Rentals have to budget to provide a return or profit on the investment. Non profit rentals still budget on what the market will bear in order to provide revenues for other activities of the non profit.
Housing cooperatives provide an answer for most all problems being faced by the public in the rental markets; and cooperatives are rentals but owned and controlled by the “rent” paying resident members.
Herb Fisher
The real issue here is whether (and if so how) property rights should be divided between the owner of the housing and the renter. I understand why renters would want the benefits of ownership — including the ability to remain in occupancy despite the owner’s desire, and the ability to not pay increased rents despite increased value of the unit — to flow to them instead of to the owner — and without having to undertake the burdens of ownership — including not actually having to purchase the property. But I do not understand why the rest of us should agree. Suppose that the rental housing owner is Mr. and Ms. Gutteriez (recent immigrants from El Salavador) who have purchased the property as part of their escape plan from poverty. Why should they subsidize the tenants (perhaps, Mr. and Ms. Ramirez, also recent immigrants, say from Mexico) who also are hoping to escape poverty)? Surely those of us who support opportunities for personal financial advancement — by those willing to make investments and take risk — should want for Mr. and Ms. Guttieriez to realize their vision for prosperity. And it seems to me that the claims for property rights by Mr. and Ms. Guttierez should take precedence over those of Mr. and Ms. Ramierez, because M/M Guttierez laid out the cash (and took the risk) to purchase the property in the first place. And if (hypothetically) the public-policy decision depends on whether the property owner / landlord is someone we approve of (e.g., Mr. and Mr. Guttieriez) instead of someone we don’t approve of (e.g., a publicly traded Real Estate Investment Trust), then we don’t really have the moral high ground, do we? Thus I think the whole “rent control” discussion is not simple in the least. My personal opinion is that rent control is a bad thing (conferring a benefit on long-time renters, at the expense of new renter movers to the neighborhood, generally with a zero-sum effect on those two classes of renters, even though there are legitimate reasons to encourage relocation in order to pursue economic opportunities, thus legitimate reasons to prefer — as a matter of public policy — the interests of in-movers over the interests of existing residents). I’m willing to be persuaded, but thus far the arguments in favor of rent control do not seem persuasive.

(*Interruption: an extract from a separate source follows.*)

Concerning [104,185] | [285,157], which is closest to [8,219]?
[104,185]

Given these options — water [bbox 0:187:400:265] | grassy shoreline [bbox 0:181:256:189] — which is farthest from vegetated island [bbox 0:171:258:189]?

I can categorically and with great confidence state that there is no way on earth that the Illinois General Assembly is going to end the state’s pre-emption on rent control. The real estate industry still controls both parties here (and nationally) and you cannot fathom the lobbying — and advertising — effort that will go into killing any attempt to end the ban on local rent control. What we should be seeking is an amendment to the state ban to allow local communities to engage in inclusionary zoning.
But Herb Fisher is quite right when he writes that low-equity cooperatives are the solution. They’ve been the most successful form of affordable housing this nation has ever known. They keep housing affordable to the original target audience without massive government subsidies over the decades. They turn tenants into homeowners. And even more importantly they give tenants control over their housing fate and management. I hate the phrase, but low-equity cooperatives are a ‘win-win” deal for preserving affordable housing in America.